As legacies go, Socrates has left us a very big one. Nowhere is this more pronounced than in clinical psychology. Socratic reasoning goes to the heart of cognitive-behavioural therapy as even the greenest therapist knows.
What is striking by its absence, however, is an appreciation amongst many therapists of the fact that Socrates was not concerned primarily with mere logic. He was concerned with truth, something he would have considered much bigger than – say – sound argument. And the need for truth or ‘truthfulness’ echoes into the current age as loudly as at any time since Socrates’ death over 2400 years ago.

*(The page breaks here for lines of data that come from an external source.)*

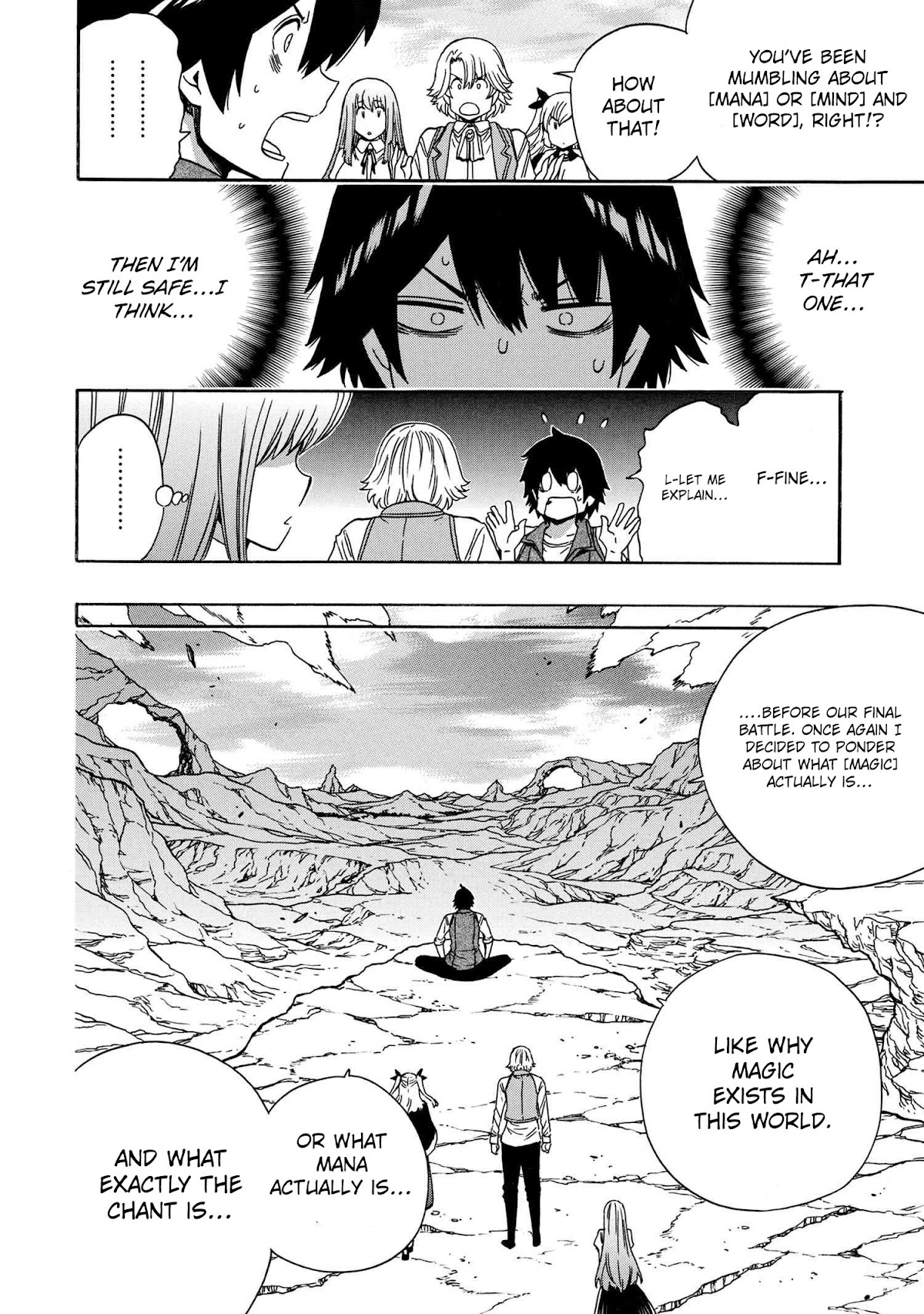 Kenja no Mago Chapter 69 page 25 - Chapter 69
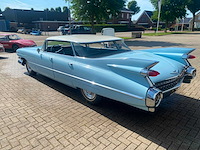 Cadillac - series 62 flat top 1959 - oldtimer - afbeelding 7 van  13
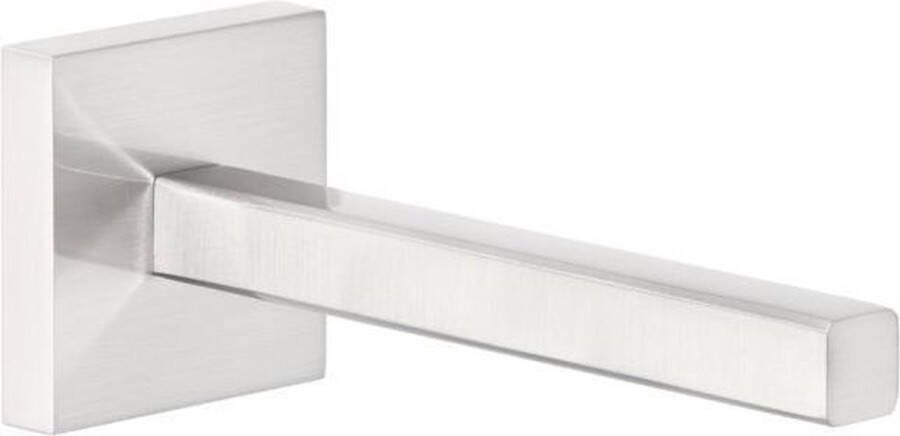 Tesa Exxclusiv Reserverolhouder 7x15.5x6.5cm zonder boren Zelfklevend Metaal roestvrij staal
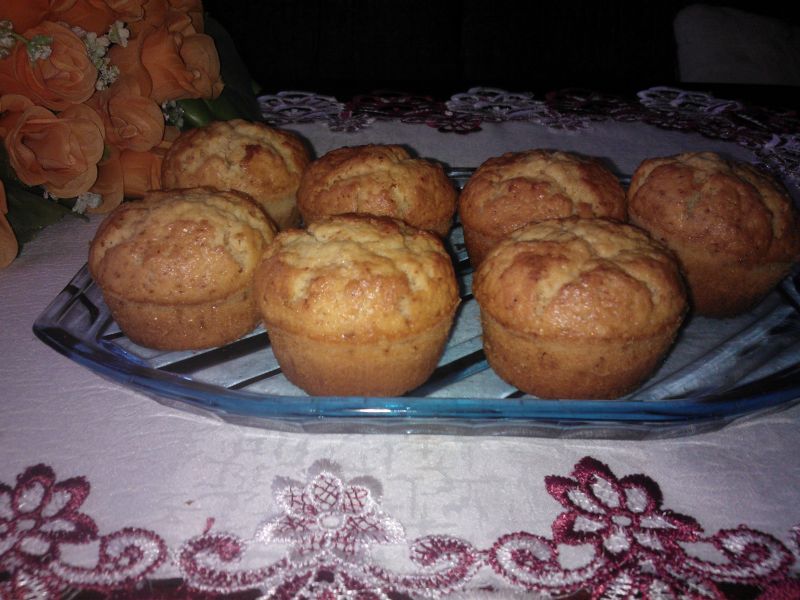 Muffinki chałwowe Muffinki chałwowe
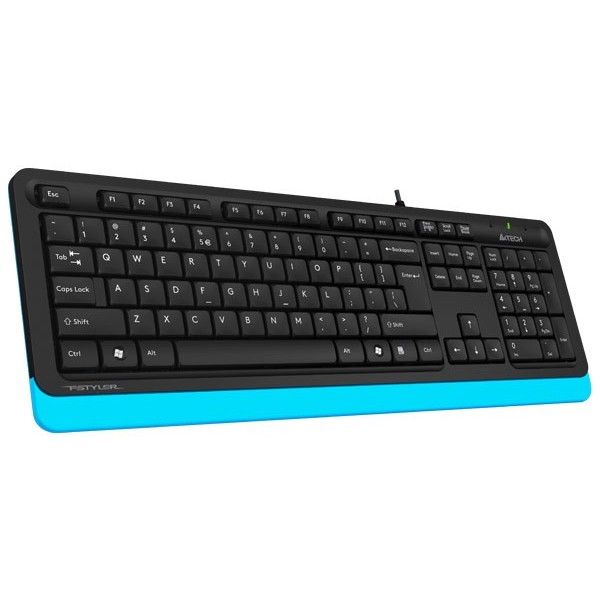 Фото - Клавиатура проводная A4tech FK10 (Blue)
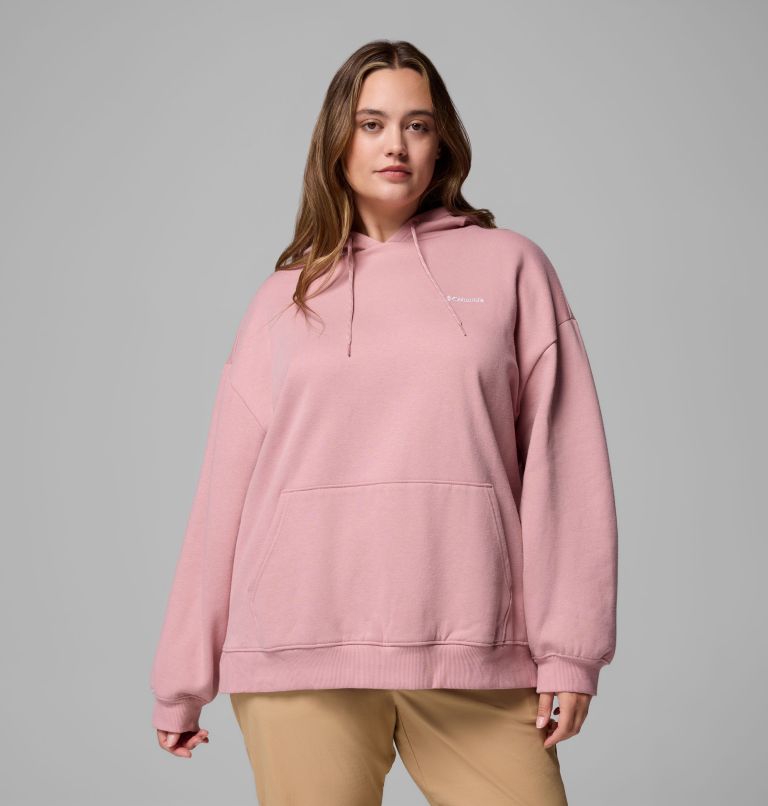Women's Aldermore Hoodie - Plus Size, Color: Eraser Pink, image 1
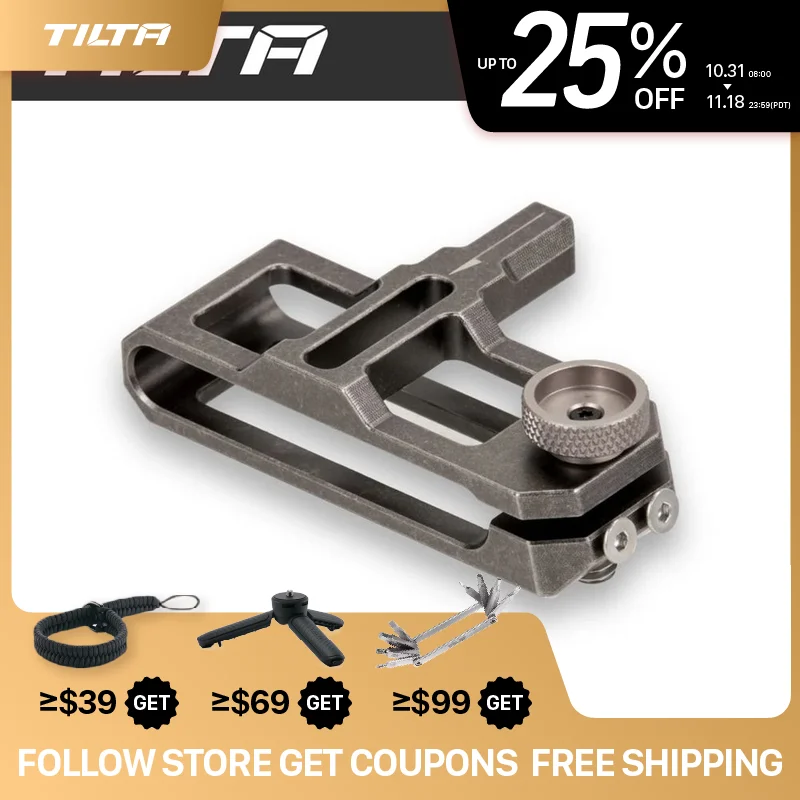 TILTA TA-SSDH-T5 SSD Drive Holder for T5 Angelbird NVMe/SATA For TILTA BlackMagic BMPCC 4k 6k Pro Camera Cage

Socrates’ main concern was that each of us should take our behaviour seriously, so seriously in fact that our very soul might be at stake. Whether we now see that in religious terms or not, Socrates’ point is that we should not simply conform to received wisdom – be that from religious or political leaders – but think for ourselves. Doing what is logical, doing what is popular or sensible is meaningless if we have no sense of why we are doing it. And to know the truth is not merely to apply reason: it is to look inwardly, to examine oneself.
When we imagine and set up mental health services in the modern world, we should have less of a concern for giving our patients the tools they need to change the way they think in keeping with one particular model of health or another. We should take more time to enable them to arrive at what we might now think of as their own truth and to act as befits their own ‘soul’.